# People with Money Problems



## Sidetracker (28 Jul 2010)

One of the corner stones of helping people with money problems is getting them to accept that the problem is usually of their own making, and get that out of the way. Dont waste energy following false hopes. It is even more important to constantly impress on them to address the problem of drawing down on easy money from their Credit Card, or two. If there is none of your money in the Credit Cards take the hardest step, cut them up. Eliminate the urge to use them.

Having read all of the "Money" posts, I have not seen any advice to people to address this problem. Anyone who dares to raise their head above the parapet is usually met with silly or caustic comment from the "Frequent Posters". This is counter productive. If people request advice then the advice given should be taken in good heart. It dosent have to be followed, But there is no need to shoot the messenger.


----------



## mf1 (28 Jul 2010)

Take ownership of the problem. 

However, a lot of the time people are  overwhelmed by the sheer enormity of the problem and that is why they tend to prefer the easy sounding posts. 

I think, though, you will find, if you stick with this Board, that most of the Frequent  Posters - particularly the very Frequent  Posters  will go with the "there, there but you still have to address the problem" responses. 

And I could not agree more with the "Dont waste energy following false hopes" idea but you can see how persuasive the idea is that there is an easy way out. 



mf


----------



## liger79 (30 Jul 2010)

Some people come here as a first step to see what can be done for their situation. What they need is advice, assistance and to be pointed in the right direction. Not to be scolded like children that have done wrong. I can imagine some people in awful debt who are so worried they feel unable to talk to friends, family or approach the bank/cc company etc. They post on here, asking for advice and some people slam them for getting into that situation or add anything constructive.

If a faceless computer screen does that for someone how willing do you think they will be to ask for help from anyone/anywhere  else?


----------



## hippy1975 (30 Jul 2010)

I agree with liger, the focus needs to be on what they can do to improve the situation, nothing to be gained by blaming people or pointing fingers


----------



## Marietta (30 Jul 2010)

Most people who come on are very genuine, deeply worried and filled with anxiety, I dont think a poster should wade in immediately and blame them for their problems.

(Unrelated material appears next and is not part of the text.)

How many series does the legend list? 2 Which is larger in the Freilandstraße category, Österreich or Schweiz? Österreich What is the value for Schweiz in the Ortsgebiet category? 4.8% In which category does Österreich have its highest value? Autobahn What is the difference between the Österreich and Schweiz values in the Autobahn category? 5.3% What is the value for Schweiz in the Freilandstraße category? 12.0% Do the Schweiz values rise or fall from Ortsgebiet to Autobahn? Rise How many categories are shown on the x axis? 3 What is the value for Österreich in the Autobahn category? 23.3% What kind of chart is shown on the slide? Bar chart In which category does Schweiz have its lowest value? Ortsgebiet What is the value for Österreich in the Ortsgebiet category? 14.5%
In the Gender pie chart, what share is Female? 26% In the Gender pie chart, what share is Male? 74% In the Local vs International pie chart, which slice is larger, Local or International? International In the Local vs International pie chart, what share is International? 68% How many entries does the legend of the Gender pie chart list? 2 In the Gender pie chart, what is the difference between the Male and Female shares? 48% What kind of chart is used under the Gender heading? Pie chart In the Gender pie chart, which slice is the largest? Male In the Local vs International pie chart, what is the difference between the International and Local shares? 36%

There have been one or two posters in recent weeks who have posted here full of anger and felt the world owed them something and anytime someone offered somthing constructive they got shot down, those posters are coming here for the wrong reasons and are unwilling to accept responsibility or face up to their problems.


----------



## elcato (30 Jul 2010)

As a frequent poster I can say I have never used the words 'there there' prior to mentioning the above. I have suggested creating a website called therethere.com or givusahug.com and redirecting people there rather than come here and start whinging at people not being sympathetic in their advice. Perhaps we should make this a sticky and direct any such replies/posts to it?


----------



## Shelleyb (30 Jul 2010)

A bit of empathy never hurt anyone, it's the first step towards encouraging another human being towards their own autonomy.


----------



## elcato (30 Jul 2010)

Neither a borrower nor a lender be. For loan oft loses both itself and friend, And borrowing dulls the edge of husbandry.


----------



## MandaC (30 Jul 2010)

Sidetracker said:


> Anyone who dares to raise their head above the parapet is usually met with silly or caustic comment from the "Frequent Posters".



I disagree with you on this one.  I usually find the frequent posters are more realistic and less likely to mollycoddle people.

MF1 is 100% correct - take ownership of the problem.

Posts such as "I know I was irresponsible but the bank should not have given me the money" don't wash with me whatsover.  No, YOU should not have spent the money.

Show me a person who has never made a mistake. Everything can be fixed. There is no need to crucify yourself but sometimes you need to acknowledge you "ballsed up" - lesson learnt!  What is wrong with standing up, taking the blame for your own actions, then going right, that's where I am....this is where I want to be.....now, how do I get there?  If you are too busy blaming someone else, you are not working on getting practical help for your problem.  People who shy away from taking 100% responsibility for themselves will always have some problem  or another.

It's not about lack of empathy.  Bad situations happen to good people all the time.  It's how we approach it and handle it that shows what we are made of.  

If I was in financial trouble, the last thing I would want is "poor old you".  That's not going to put food on the table.


----------